# Ok, thought it was my turn



## meggymoo (Mar 10, 2007)

Aww I know its not a great pic, but someone must be able to make some kind of comment....

I'll take good or bad!!!!!!!!! :lol:


----------



## hsharp123 (Mar 22, 2007)

I think he needs to jump bigger! Hes hanging in the air and needs a nice decent fence to make him snap up in front. Although hanging front legs is an ex-hurdler thing? was he flat raced or jump raced do you know?

Nice boy though, how come you put him out on a laon arrangement?


----------



## meggymoo (Mar 10, 2007)

He did flat and sticks!  

I didn't have the time he needed.  He was very much a one person horse, very protective and if anyone distracted you from him, they'd know about it.
He'd been treated really badly before I got him, was terrified of sweeping brushes and if you shouted at him for being naughty he'd rush to the back of the stable cowering, as if you were going to beat him.
He had a lot of issues with people as a whole. I met a lovely guy through my vet and he fell in love with him, so I let him take him on permanent loan, never to be sold etc.
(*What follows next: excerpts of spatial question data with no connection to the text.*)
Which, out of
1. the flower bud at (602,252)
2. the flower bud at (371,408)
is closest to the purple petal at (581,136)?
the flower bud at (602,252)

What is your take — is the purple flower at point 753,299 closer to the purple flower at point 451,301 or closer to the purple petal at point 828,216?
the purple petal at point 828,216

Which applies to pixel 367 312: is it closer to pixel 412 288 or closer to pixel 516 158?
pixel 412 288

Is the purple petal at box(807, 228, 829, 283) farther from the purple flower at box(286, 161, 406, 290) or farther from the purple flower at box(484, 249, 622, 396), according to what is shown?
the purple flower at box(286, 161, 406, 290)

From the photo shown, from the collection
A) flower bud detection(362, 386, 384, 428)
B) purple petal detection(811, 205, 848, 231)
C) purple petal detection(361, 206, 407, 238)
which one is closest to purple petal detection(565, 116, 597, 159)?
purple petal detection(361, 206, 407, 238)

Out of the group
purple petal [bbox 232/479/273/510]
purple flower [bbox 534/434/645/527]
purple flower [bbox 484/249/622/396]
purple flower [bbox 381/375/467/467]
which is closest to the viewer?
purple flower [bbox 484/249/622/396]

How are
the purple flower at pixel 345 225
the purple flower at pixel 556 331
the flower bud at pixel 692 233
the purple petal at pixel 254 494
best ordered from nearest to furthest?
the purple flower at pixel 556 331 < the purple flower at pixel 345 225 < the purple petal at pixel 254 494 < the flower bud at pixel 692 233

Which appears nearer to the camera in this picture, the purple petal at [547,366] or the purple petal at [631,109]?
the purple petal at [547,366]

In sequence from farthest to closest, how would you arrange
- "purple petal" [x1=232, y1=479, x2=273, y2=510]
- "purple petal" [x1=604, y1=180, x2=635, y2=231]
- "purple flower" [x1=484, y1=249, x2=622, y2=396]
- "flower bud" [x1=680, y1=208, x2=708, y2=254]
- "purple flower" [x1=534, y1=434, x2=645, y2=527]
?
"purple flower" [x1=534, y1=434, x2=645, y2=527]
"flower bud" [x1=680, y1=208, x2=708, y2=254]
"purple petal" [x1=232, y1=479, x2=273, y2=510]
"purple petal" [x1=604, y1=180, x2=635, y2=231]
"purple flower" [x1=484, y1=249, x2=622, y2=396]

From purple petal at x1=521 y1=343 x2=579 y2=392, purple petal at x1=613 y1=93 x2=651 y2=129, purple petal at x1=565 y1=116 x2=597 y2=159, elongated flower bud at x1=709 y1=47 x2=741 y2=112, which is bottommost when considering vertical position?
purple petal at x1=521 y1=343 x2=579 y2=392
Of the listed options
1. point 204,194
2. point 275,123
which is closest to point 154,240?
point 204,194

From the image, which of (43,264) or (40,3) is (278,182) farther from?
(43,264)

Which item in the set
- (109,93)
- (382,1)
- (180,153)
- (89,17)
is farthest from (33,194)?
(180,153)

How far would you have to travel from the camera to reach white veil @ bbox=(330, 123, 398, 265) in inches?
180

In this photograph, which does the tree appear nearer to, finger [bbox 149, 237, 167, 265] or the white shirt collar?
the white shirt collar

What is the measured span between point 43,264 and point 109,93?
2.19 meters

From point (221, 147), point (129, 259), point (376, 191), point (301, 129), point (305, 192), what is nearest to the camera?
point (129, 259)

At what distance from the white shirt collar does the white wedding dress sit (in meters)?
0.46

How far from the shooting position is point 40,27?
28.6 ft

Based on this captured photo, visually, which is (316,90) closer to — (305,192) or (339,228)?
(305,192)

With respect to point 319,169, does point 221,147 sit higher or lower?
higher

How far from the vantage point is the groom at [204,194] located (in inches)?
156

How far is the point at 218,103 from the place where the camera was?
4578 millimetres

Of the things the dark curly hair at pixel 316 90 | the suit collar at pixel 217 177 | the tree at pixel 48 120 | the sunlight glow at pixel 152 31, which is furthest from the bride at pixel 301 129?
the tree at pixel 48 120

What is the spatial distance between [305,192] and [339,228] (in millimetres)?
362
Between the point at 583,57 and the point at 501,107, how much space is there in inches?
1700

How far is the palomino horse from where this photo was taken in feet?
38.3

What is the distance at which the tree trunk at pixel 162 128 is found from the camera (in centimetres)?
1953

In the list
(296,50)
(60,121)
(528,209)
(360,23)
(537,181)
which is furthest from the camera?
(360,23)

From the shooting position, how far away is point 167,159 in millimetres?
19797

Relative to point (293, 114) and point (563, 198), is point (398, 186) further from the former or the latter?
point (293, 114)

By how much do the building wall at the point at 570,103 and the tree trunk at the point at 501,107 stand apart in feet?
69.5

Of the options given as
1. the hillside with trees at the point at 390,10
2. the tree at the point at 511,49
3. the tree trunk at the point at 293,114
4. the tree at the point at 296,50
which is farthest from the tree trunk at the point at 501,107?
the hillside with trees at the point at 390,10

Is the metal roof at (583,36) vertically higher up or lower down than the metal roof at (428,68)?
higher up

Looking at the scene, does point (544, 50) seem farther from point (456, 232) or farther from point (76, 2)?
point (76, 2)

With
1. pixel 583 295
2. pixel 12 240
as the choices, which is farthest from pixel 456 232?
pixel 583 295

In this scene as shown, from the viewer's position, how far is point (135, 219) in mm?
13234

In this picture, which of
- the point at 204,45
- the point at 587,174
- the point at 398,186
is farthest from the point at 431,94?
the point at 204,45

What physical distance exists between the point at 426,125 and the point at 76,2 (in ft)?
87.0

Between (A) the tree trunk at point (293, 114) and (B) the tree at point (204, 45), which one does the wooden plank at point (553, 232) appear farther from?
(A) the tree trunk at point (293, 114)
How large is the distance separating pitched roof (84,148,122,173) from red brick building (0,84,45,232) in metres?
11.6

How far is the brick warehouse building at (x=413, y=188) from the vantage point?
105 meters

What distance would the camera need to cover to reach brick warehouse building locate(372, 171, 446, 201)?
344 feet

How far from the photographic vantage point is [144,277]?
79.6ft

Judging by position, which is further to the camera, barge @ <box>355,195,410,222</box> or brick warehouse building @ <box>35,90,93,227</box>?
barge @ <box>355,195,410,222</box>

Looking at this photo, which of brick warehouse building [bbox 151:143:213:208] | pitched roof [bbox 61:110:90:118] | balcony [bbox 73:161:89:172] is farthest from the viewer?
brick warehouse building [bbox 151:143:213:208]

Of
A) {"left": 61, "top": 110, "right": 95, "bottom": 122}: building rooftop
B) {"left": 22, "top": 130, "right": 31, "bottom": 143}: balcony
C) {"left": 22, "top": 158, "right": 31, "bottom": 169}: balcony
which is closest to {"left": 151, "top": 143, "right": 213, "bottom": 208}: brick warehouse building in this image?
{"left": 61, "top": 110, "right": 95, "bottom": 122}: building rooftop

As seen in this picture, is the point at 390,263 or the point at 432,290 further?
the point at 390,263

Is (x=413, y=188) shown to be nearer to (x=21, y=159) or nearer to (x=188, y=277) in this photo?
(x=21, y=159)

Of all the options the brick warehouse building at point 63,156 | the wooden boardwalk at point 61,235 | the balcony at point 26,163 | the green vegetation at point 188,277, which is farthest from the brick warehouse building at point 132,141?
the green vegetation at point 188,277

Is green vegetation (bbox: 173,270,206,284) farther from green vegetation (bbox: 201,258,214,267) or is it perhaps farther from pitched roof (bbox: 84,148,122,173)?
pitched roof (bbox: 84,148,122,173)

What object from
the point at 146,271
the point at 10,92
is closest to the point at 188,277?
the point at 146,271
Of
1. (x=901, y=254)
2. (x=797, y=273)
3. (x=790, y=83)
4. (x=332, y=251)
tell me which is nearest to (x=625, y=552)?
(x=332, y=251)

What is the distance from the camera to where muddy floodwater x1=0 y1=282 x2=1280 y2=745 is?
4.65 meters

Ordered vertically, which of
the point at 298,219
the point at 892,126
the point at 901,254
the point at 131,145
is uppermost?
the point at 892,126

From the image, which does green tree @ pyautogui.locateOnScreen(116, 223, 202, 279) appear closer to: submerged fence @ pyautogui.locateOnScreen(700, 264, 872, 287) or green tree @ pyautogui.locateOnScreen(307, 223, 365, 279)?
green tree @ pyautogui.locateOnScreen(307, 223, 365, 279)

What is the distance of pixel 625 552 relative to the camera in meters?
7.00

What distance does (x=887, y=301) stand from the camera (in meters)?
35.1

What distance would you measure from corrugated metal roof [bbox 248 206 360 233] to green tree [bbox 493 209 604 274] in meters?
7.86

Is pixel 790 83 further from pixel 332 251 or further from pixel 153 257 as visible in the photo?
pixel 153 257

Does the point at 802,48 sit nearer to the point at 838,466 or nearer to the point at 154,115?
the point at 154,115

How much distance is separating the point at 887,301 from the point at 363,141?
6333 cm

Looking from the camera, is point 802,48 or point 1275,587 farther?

It was flattering at first that he was so protective, but he was nasty with it sometimes. He would only let me near him, well except for his new owner! :wink:


----------



## hsharp123 (Mar 22, 2007)

Mmmm yeh when they are babies they never have one to one in training. I bet he just got mad for the attention he wasnt used to! How old is he? Does his (now) daddy jump him?

He looks to enjoy it!


----------



## meggymoo (Mar 10, 2007)

He's 11yrs. 
When I last spoke to him, he was just using him for pleasure riding/happy hacking etc
I think he's attended some local shows. He really did enjoy his jumping. Wasn't keen on the indoor ring, but loved it outside.


----------



## hsharp123 (Mar 22, 2007)

Aw bless! aslong as hes happy though eh?! xx


----------



## meggymoo (Mar 10, 2007)

Yeah, that all I wanted for him. To be happy and have someone to spend all their time on him.
Cheeky monkey he was/is.


----------



## prettypalfrey (Mar 12, 2007)

I ride western so my critique would be off for your riding. As for the horse he is wonderful


----------



## meggymoo (Mar 10, 2007)

Thankyou! x


----------



## bolly (Mar 16, 2007)

Your (ex) horse is gawjus! he looks so flexible! lol. Is that you on him or the new owner? x


----------



## meggymoo (Mar 10, 2007)

lol, me!! I've got a fluffy hat on over my hat, it was freezing that day! Its about 1yr ago, my hat had flaps that cover your ears!!!


----------



## bolly (Mar 16, 2007)

haha! i can see it now yu pointed it out! ... nice!


----------